The Public Company Accounting Oversight Board (PCAOB) has censured a small California accounting firm for failing to take action after one of the firm’s clients issued an annual report that appeared to be, but was not, audited.
Reuben E. Price & Co., which has only one office in San Francisco, agreed to the censure order. It neither admitted nor denied the PCAOB’s findings, which stemmed from its work with Universal Communication Systems Inc., a Nevada corporation headquartered in Miami Beach that develops and markets solar energy systems. Universal is listed on the OTC Bulletin Board and the Pink Sheets.
According to the PCAOB’s complaint, on Jan. 13, 2004, Universal filed its 2003 annual report, and included with it a document that it claimed was an audit report issued by Price. Although the accounting firm had provided Universal with a draft audit report, it had not completed the audit, according to the PCAOB.
The accounting watchdog also asserted that on the same day, the accounting firm learned of the unauthorized use of its name, and notified the company’s management and board of directors.
According to the PCAOB, however, Universal’s management took no steps to correct the error, and Price did nothing further for 15 weeks. It was not until April 23, 2004 — when Price received notice that the PCAOB would be conducting an inspection — that the firm sent a letter formally notifying Universal that the audits of Universal’s financial statements had not been completed. The letter advised Universal not to rely on the draft audit report, and stated that Universal should notify the Securities and Exchange Commission. Price, noted the PCAOB, took action “only when prompted by the prospect of an imminent PCAOB inspection.”

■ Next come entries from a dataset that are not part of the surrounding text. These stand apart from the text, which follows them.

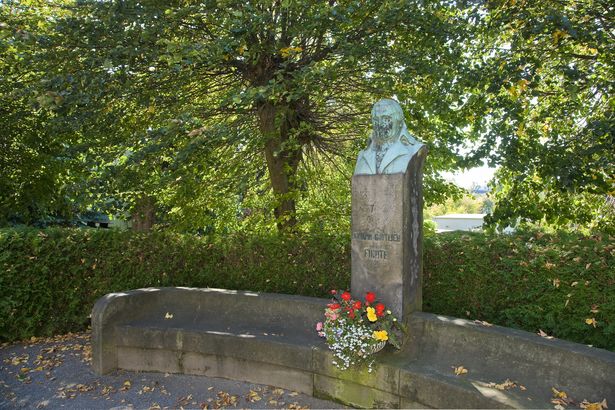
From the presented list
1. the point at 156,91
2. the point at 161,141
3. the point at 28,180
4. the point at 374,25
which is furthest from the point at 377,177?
the point at 28,180

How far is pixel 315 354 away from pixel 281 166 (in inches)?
188

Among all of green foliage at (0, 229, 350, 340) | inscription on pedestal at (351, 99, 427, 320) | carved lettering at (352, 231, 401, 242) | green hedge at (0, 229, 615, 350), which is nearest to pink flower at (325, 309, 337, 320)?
inscription on pedestal at (351, 99, 427, 320)

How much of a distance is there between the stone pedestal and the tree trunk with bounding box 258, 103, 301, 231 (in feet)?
10.2

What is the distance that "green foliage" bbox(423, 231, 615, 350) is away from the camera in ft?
13.3

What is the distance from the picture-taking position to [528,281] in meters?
4.41

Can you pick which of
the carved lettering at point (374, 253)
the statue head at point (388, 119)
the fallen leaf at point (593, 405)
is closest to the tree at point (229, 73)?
the statue head at point (388, 119)

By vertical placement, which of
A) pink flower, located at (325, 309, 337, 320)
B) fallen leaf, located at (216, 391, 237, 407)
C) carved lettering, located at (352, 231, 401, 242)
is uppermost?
carved lettering, located at (352, 231, 401, 242)

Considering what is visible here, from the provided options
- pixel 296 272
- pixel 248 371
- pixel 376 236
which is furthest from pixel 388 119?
pixel 248 371

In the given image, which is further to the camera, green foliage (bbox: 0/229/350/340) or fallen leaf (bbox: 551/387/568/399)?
green foliage (bbox: 0/229/350/340)

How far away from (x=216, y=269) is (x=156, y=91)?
9.42ft

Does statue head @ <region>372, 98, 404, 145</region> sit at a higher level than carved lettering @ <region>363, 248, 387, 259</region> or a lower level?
higher

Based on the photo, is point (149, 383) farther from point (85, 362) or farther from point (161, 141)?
point (161, 141)

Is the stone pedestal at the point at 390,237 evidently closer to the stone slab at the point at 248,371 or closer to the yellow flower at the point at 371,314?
the yellow flower at the point at 371,314

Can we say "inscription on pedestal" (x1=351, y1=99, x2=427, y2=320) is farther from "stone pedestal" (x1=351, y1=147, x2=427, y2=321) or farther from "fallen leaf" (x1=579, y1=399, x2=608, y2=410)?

On May 4, 2004, Universal filed an 8-K disclosing that the accounting firm was unwilling to be associated with the financial statements Universal filed back in January because it had not completed its audit procedures relating to those financial statements.
In its complaint, the PCAOB noted that auditors have a responsibility to make sure than any illegal act detected in the course of an audit is addressed by the company’s management or board. And if that act affects the financial statements, and neither company management nor its board responds, the audit firm must resign from the engagement or report its conclusions to the SEC.